The exposition of Heidegger's thought is framed by an opening chapter on "Heidegger's Life" and "St Martin of Messkirch?," with which the book ends. Here we are reminded of the philosopher's rural upbringing and early Catholicism, his great effectiveness as a classroom teacher, and the consequences of his notorious misapprehension of the motives and means of National Socialism. There is no mention, however, of Heidegger's own suffering and breakdown (or breakthrough!) in the 1940s following his banishment from teaching at Freiburg University, where he had been a student and where he taught for most of his adult life. It is known that he was briefly treated as an inpatient by Viktor von Gebsattel during this time, but we may surmise that his later relationship with Boss was mutual in a unique way, with Heidegger serving Boss as his Socrates and Boss serving Heidegger, on occasion, as his Hippocrates.

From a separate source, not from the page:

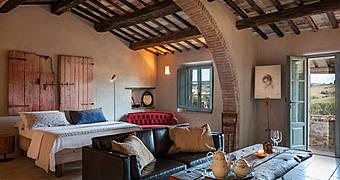 Follonico 4-Suite Torrita di Siena Bagno Vignoni hotels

Like most expositors and translators of Heidegger's thought, Inwood faces the perennial problem of how to render Heidegger's basic terms. He is not alone is merely adopting the word 'being' for both Sein and Seiende, but, in doing so, the crucial distinction that Heidegger makes between any sort of be-ing (Seiende) and the sense (Sinn) of be[-ing] (Sein) that is common to them is lost. This is what Heidegger terms the ontological difference. Nor is Inwood prepared to translate the word Dasein, which means existence. Like other philosophers who interpret Heidegger, he may be reluctant to do so because of Heidegger's use of the closely related term Existenz, which is his name for the unique quality of the human kind of be-ing that makes it stand out among other kinds of be-ing. Close consideration of Heidegger's language in the numerous passages in Being and Time and elsewhere in which he uses these terms shows that Existenz refers to the unique life any of us is, one which is always mine and mine alone (the singularity of existence), always understood as a place of disclosure where things confront me (the truth revealing character of existence). To add to the confusion, the distinction between a life (Existenz) and life as such (historical and social Leben as distinguished from other forms of animate be-ing, first discussed by Dilthey in his Lebensphilosophie) is still somewhat fuzzy for the Heidegger of Being and Time. As we know, he gradually abandoned the language of Being and Time and turned to a study of language as he had experienced it in writing Being and Time and in general. In the end, perhaps the residues of uncertainty in the early Heidegger are the source of the terminological and substantive problems that remain in translating his thought from that period.
As with any book about Heidegger or translation of his texts, Michael Inwood's Heidegger should not be taken for more than a guide back to the original German sources. A bibliography of Heidegger's works (keyed to the German Collected Edition) at the beginning of Heidegger and the author's concluding bibliographic note and glossary are helpful for this.